### DIRECTIONS FOR THIS TASK:
For this exercise, restate the records word for word.

:: DATASET CONTENT ::

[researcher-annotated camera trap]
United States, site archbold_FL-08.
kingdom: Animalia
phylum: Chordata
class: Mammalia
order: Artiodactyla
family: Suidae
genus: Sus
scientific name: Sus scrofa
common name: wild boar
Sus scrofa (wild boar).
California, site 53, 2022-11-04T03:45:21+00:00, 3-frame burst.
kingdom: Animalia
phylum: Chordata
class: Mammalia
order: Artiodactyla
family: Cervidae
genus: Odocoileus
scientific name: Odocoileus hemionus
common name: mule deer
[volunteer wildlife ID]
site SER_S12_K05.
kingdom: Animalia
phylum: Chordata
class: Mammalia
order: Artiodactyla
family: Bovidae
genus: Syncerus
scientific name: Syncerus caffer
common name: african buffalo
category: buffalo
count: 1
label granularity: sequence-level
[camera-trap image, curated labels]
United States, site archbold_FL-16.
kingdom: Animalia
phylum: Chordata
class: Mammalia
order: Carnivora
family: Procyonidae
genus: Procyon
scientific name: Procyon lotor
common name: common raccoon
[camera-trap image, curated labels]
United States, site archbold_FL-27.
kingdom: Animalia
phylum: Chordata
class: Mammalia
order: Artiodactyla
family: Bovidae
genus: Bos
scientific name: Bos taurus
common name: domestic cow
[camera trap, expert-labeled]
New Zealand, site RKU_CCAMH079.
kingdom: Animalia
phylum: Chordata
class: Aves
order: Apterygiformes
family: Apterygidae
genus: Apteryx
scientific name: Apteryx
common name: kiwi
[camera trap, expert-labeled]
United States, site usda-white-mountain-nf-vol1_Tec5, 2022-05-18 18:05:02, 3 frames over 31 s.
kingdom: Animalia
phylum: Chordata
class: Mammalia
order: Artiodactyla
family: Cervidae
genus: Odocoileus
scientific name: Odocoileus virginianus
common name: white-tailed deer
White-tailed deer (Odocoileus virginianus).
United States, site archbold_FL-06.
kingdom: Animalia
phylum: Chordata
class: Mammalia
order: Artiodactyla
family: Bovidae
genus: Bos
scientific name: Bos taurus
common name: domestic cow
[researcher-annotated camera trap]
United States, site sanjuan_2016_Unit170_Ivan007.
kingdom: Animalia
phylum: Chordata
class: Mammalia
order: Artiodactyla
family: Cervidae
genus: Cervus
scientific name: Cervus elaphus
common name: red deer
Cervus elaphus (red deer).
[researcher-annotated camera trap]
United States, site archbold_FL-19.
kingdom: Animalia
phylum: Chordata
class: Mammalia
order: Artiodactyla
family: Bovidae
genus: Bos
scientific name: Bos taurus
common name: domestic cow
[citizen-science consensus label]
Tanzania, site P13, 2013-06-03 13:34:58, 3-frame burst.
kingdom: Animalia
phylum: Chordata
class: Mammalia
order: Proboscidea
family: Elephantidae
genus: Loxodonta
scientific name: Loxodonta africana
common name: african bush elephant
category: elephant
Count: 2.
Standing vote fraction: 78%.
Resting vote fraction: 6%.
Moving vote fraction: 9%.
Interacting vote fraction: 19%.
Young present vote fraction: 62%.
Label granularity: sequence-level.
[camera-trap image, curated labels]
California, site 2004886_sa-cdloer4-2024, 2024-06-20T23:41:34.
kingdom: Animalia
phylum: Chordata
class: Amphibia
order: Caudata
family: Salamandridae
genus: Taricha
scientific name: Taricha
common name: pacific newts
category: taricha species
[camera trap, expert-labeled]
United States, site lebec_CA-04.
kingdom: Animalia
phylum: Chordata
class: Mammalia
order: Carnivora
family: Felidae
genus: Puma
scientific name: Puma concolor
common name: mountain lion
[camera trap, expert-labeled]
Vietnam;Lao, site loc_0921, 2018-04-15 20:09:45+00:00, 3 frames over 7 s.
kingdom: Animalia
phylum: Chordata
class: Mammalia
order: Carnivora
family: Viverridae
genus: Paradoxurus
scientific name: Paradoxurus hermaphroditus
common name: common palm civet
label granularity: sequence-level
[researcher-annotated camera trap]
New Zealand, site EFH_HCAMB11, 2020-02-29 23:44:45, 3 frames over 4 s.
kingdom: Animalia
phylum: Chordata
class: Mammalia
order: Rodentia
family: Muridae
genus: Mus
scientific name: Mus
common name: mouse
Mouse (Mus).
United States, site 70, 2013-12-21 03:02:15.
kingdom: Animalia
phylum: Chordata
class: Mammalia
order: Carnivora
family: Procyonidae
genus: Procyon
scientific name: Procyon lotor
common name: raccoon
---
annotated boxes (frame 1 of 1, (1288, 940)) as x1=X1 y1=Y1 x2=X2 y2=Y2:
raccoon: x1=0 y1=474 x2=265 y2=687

:::

### EXPECTED ANSWER:
[researcher-annotated camera trap]
United States, site archbold_FL-08.
kingdom: Animalia
phylum: Chordata
class: Mammalia
order: Artiodactyla
family: Suidae
genus: Sus
scientific name: Sus scrofa
common name: wild boar
Sus scrofa (wild boar).
California, site 53, 2022-11-04T03:45:21+00:00, 3-frame burst.
kingdom: Animalia
phylum: Chordata
class: Mammalia
order: Artiodactyla
family: Cervidae
genus: Odocoileus
scientific name: Odocoileus hemionus
common name: mule deer
[volunteer wildlife ID]
site SER_S12_K05.
kingdom: Animalia
phylum: Chordata
class: Mammalia
order: Artiodactyla
family: Bovidae
genus: Syncerus
scientific name: Syncerus caffer
common name: african buffalo
category: buffalo
count: 1
label granularity: sequence-level
[camera-trap image, curated labels]
United States, site archbold_FL-16.
kingdom: Animalia
phylum: Chordata
class: Mammalia
order: Carnivora
family: Procyonidae
genus: Procyon
scientific name: Procyon lotor
common name: common raccoon
[camera-trap image, curated labels]
United States, site archbold_FL-27.
kingdom: Animalia
phylum: Chordata
class: Mammalia
order: Artiodactyla
family: Bovidae
genus: Bos
scientific name: Bos taurus
common name: domestic cow
[camera trap, expert-labeled]
New Zealand, site RKU_CCAMH079.
kingdom: Animalia
phylum: Chordata
class: Aves
order: Apterygiformes
family: Apterygidae
genus: Apteryx
scientific name: Apteryx
common name: kiwi
[camera trap, expert-labeled]
United States, site usda-white-mountain-nf-vol1_Tec5, 2022-05-18 18:05:02, 3 frames over 31 s.
kingdom: Animalia
phylum: Chordata
class: Mammalia
order: Artiodactyla
family: Cervidae
genus: Odocoileus
scientific name: Odocoileus virginianus
common name: white-tailed deer
White-tailed deer (Odocoileus virginianus).
United States, site archbold_FL-06.
kingdom: Animalia
phylum: Chordata
class: Mammalia
order: Artiodactyla
family: Bovidae
genus: Bos
scientific name: Bos taurus
common name: domestic cow
[researcher-annotated camera trap]
United States, site sanjuan_2016_Unit170_Ivan007.
kingdom: Animalia
phylum: Chordata
class: Mammalia
order: Artiodactyla
family: Cervidae
genus: Cervus
scientific name: Cervus elaphus
common name: red deer
Cervus elaphus (red deer).
[researcher-annotated camera trap]
United States, site archbold_FL-19.
kingdom: Animalia
phylum: Chordata
class: Mammalia
order: Artiodactyla
family: Bovidae
genus: Bos
scientific name: Bos taurus
common name: domestic cow
[citizen-science consensus label]
Tanzania, site P13, 2013-06-03 13:34:58, 3-frame burst.
kingdom: Animalia
phylum: Chordata
class: Mammalia
order: Proboscidea
family: Elephantidae
genus: Loxodonta
scientific name: Loxodonta africana
common name: african bush elephant
category: elephant
Count: 2.
Standing vote fraction: 78%.
Resting vote fraction: 6%.
Moving vote fraction: 9%.
Interacting vote fraction: 19%.
Young present vote fraction: 62%.
Label granularity: sequence-level.
[camera-trap image, curated labels]
California, site 2004886_sa-cdloer4-2024, 2024-06-20T23:41:34.
kingdom: Animalia
phylum: Chordata
class: Amphibia
order: Caudata
family: Salamandridae
genus: Taricha
scientific name: Taricha
common name: pacific newts
category: taricha species
[camera trap, expert-labeled]
United States, site lebec_CA-04.
kingdom: Animalia
phylum: Chordata
class: Mammalia
order: Carnivora
family: Felidae
genus: Puma
scientific name: Puma concolor
common name: mountain lion
[camera trap, expert-labeled]
Vietnam;Lao, site loc_0921, 2018-04-15 20:09:45+00:00, 3 frames over 7 s.
kingdom: Animalia
phylum: Chordata
class: Mammalia
order: Carnivora
family: Viverridae
genus: Paradoxurus
scientific name: Paradoxurus hermaphroditus
common name: common palm civet
label granularity: sequence-level
[researcher-annotated camera trap]
New Zealand, site EFH_HCAMB11, 2020-02-29 23:44:45, 3 frames over 4 s.
kingdom: Animalia
phylum: Chordata
class: Mammalia
order: Rodentia
family: Muridae
genus: Mus
scientific name: Mus
common name: mouse
Mouse (Mus).
United States, site 70, 2013-12-21 03:02:15.
kingdom: Animalia
phylum: Chordata
class: Mammalia
order: Carnivora
family: Procyonidae
genus: Procyon
scientific name: Procyon lotor
common name: raccoon
---
annotated boxes (frame 1 of 1, (1288, 940)) as x1=X1 y1=Y1 x2=X2 y2=Y2:
raccoon: x1=0 y1=474 x2=265 y2=687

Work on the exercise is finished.